司破と志島の異母兄弟、倉本 純(クラモト ジュン)は頭のネジが何本も外れた異常な男だった。
司破も人のことは言えないが、それでも倉本よりはマシな筈だと思っている。

「イニシャルじゃ何にも解らないでしょ。名前、フルネームで。職業、年齢、家族構成も。司破ちゃんがいい子なら、じゅんじゅんも下手なことはしないよ、きっと」

この話を耳にすれば、倉本は何かしらの動きをみせるだろう。
本当に面倒なことになった、と髪をぐしゃぐしゃに掻き乱す。

「神沼 明紫亜。高校生、16歳。家族構成は知らん。ただの生徒だ。カタギの人間には、手ぇ出すなよ」

隠しても良いことはない。
寧ろ、隠せば隠しただけ、執拗に追いかけ回すような人間だ。
仕方無く答え、念を押すように言い放つ。

「かみぬま、めしあ、で、m.kね。てか、司破ちゃん! 高校生はまずくない? 流石に未成年は捕まるっしょー。
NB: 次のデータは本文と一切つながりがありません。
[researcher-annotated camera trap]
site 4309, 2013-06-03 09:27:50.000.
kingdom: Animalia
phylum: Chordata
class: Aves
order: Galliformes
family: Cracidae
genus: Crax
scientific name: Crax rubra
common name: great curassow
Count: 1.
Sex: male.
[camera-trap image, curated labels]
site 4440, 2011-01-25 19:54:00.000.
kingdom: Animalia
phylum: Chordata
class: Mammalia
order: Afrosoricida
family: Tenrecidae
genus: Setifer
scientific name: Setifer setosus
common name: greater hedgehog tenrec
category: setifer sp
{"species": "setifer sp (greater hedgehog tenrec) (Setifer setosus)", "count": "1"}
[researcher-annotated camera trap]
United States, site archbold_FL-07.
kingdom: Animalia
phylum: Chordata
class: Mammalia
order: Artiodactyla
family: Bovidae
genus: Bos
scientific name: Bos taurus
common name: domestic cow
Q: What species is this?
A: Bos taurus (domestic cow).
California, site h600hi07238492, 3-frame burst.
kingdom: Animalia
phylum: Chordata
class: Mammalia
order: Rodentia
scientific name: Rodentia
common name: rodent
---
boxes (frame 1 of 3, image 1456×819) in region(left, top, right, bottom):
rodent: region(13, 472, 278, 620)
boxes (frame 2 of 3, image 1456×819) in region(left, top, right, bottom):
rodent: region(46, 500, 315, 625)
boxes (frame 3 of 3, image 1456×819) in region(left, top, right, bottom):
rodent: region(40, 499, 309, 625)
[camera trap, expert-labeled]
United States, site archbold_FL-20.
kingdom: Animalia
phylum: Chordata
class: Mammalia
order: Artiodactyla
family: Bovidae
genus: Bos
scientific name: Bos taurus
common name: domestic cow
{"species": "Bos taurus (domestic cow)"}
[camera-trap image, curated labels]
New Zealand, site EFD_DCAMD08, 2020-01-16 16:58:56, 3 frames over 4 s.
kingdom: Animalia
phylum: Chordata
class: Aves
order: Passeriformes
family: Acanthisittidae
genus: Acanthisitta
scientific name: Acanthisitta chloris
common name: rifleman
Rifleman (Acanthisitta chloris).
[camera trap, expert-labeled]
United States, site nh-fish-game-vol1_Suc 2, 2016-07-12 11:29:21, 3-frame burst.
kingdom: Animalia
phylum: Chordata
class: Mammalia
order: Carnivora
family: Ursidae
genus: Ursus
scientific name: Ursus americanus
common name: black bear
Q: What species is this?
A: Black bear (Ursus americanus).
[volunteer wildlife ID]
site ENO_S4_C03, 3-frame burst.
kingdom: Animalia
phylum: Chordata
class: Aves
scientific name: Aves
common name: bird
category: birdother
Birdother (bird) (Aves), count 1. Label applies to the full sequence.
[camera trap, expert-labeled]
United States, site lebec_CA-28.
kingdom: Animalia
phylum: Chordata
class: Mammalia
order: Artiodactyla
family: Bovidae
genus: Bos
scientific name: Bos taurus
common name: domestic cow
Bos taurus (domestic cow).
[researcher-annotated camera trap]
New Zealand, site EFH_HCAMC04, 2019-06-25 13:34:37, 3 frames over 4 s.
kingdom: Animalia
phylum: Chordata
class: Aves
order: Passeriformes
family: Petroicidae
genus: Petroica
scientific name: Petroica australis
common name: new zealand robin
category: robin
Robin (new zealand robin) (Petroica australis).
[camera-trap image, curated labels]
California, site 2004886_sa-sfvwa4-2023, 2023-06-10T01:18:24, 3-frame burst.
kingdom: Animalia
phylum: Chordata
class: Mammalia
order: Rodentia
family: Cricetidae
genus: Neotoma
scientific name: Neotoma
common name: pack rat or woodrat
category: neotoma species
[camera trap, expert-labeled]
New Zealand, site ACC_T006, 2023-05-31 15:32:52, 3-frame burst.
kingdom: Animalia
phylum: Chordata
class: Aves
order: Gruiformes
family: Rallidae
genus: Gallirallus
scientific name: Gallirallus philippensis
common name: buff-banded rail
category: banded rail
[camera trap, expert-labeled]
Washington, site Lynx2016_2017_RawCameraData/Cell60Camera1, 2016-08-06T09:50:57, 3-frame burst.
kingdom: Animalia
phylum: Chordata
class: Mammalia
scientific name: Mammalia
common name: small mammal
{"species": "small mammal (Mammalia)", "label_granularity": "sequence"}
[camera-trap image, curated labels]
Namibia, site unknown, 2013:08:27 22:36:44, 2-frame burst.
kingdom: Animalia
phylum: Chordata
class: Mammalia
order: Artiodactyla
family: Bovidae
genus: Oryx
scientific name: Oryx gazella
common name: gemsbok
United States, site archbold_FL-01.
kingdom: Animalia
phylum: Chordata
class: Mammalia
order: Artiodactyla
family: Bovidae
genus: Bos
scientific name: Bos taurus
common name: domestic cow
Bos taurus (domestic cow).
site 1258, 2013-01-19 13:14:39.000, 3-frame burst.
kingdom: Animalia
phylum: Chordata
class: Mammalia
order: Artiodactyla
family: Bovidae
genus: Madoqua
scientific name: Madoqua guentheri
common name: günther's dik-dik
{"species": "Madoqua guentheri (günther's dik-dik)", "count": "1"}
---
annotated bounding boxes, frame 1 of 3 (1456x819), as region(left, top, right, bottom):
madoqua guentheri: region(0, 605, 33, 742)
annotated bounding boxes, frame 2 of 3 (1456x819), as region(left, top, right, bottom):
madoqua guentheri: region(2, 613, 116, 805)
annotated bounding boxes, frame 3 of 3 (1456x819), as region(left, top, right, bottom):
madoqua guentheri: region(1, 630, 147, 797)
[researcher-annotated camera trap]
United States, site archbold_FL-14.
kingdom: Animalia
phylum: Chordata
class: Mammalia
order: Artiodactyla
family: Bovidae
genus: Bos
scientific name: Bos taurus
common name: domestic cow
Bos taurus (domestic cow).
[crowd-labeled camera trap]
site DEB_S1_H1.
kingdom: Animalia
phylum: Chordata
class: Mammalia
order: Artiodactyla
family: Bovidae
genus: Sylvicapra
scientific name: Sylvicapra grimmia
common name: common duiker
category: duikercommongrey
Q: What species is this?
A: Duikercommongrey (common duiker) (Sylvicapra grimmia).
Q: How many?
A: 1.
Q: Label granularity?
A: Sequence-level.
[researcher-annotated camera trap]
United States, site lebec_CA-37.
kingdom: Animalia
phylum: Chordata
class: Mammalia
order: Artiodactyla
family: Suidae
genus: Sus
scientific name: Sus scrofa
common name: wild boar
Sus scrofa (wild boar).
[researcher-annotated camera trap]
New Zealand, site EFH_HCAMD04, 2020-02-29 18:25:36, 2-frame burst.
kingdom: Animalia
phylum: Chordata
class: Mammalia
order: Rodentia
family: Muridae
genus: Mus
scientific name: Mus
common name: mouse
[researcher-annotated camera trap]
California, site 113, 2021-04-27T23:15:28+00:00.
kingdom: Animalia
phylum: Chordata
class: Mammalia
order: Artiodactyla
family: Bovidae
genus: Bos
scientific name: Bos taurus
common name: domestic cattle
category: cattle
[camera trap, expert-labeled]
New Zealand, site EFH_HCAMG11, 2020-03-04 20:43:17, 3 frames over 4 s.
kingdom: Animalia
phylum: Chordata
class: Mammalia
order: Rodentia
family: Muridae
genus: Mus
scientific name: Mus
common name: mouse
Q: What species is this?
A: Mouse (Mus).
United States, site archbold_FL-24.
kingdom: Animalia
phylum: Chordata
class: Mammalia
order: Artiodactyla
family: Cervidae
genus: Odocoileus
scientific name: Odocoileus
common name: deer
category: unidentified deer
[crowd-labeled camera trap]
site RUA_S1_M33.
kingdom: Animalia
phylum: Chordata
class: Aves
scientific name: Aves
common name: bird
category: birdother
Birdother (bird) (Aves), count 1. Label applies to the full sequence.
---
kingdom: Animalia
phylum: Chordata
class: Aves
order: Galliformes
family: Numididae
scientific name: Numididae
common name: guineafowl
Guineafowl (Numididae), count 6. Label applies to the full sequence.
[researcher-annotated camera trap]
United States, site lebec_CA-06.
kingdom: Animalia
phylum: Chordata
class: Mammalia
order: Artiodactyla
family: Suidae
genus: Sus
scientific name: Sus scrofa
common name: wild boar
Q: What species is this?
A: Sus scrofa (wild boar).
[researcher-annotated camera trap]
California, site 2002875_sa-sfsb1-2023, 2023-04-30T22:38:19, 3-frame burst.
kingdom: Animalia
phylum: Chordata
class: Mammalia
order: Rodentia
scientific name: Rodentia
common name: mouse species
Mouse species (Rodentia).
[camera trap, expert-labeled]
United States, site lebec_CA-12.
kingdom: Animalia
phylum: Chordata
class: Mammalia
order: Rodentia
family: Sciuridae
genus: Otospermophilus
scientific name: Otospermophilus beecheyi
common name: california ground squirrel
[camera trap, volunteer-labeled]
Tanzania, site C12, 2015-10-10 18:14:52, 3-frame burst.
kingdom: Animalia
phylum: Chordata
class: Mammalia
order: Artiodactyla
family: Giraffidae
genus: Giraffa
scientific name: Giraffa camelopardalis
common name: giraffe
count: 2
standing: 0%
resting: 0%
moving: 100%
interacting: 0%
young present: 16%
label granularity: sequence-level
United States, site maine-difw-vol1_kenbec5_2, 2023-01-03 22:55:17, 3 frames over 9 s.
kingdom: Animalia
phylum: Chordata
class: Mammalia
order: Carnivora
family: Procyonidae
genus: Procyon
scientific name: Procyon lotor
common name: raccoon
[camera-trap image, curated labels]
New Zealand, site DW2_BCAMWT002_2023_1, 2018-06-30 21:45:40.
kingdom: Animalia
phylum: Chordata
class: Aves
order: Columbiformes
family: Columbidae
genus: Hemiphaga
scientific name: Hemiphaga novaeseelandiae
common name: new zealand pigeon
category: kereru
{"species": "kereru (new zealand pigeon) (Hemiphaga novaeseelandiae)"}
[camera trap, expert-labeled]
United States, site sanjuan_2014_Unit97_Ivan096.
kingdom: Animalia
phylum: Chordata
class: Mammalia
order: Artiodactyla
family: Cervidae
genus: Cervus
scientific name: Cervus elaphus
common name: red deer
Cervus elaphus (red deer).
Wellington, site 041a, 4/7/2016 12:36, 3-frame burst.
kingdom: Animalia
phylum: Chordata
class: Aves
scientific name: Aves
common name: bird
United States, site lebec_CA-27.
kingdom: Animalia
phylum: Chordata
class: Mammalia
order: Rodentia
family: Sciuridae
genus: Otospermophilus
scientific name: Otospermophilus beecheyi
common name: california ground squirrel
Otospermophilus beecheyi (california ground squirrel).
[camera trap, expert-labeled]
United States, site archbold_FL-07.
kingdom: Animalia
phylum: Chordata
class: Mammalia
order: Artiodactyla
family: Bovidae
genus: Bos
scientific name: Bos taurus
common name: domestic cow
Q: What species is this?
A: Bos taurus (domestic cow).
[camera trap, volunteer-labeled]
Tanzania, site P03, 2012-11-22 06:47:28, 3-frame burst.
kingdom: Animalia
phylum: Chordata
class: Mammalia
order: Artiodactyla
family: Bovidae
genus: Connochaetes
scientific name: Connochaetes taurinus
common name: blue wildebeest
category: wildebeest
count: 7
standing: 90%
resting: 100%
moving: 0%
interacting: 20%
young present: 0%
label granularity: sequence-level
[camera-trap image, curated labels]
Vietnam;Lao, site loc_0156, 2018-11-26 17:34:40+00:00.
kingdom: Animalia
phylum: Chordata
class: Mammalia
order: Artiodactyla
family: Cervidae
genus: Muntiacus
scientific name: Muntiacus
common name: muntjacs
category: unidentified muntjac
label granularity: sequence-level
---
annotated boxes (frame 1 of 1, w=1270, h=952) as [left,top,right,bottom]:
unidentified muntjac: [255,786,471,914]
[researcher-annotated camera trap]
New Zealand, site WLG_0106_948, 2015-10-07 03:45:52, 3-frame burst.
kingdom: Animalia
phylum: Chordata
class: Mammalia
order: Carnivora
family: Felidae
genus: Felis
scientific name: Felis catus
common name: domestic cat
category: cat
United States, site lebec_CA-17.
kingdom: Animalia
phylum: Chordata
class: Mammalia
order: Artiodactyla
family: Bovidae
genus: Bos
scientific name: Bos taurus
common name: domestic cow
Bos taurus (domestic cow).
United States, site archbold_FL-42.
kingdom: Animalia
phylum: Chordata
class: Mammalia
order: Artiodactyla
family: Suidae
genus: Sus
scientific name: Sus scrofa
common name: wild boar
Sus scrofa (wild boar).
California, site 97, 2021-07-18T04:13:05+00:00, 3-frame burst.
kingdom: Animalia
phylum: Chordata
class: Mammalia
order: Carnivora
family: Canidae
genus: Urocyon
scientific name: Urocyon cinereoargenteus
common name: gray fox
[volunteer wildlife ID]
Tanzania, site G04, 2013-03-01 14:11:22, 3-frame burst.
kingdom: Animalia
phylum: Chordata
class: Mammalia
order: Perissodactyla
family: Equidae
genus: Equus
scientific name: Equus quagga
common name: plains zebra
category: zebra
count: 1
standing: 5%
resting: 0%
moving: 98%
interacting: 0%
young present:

そんなに具合よかったのー?」
「まだやってねぇよ」

最後まではな、と心の中で付け足し、志島を睨んだ。
枯れてんなあ、と呟く志島は堪えた様子もなく、司破に背を向ける。

「馬鹿なこと吐かしてねぇで、さっさと帰れ」
「へいへい。まったねー、お兄ちゃん! 大事なものから、目は離しちゃいけないよ?」

ばいぴー、と手を振って志島は、司破の前からいなくなった。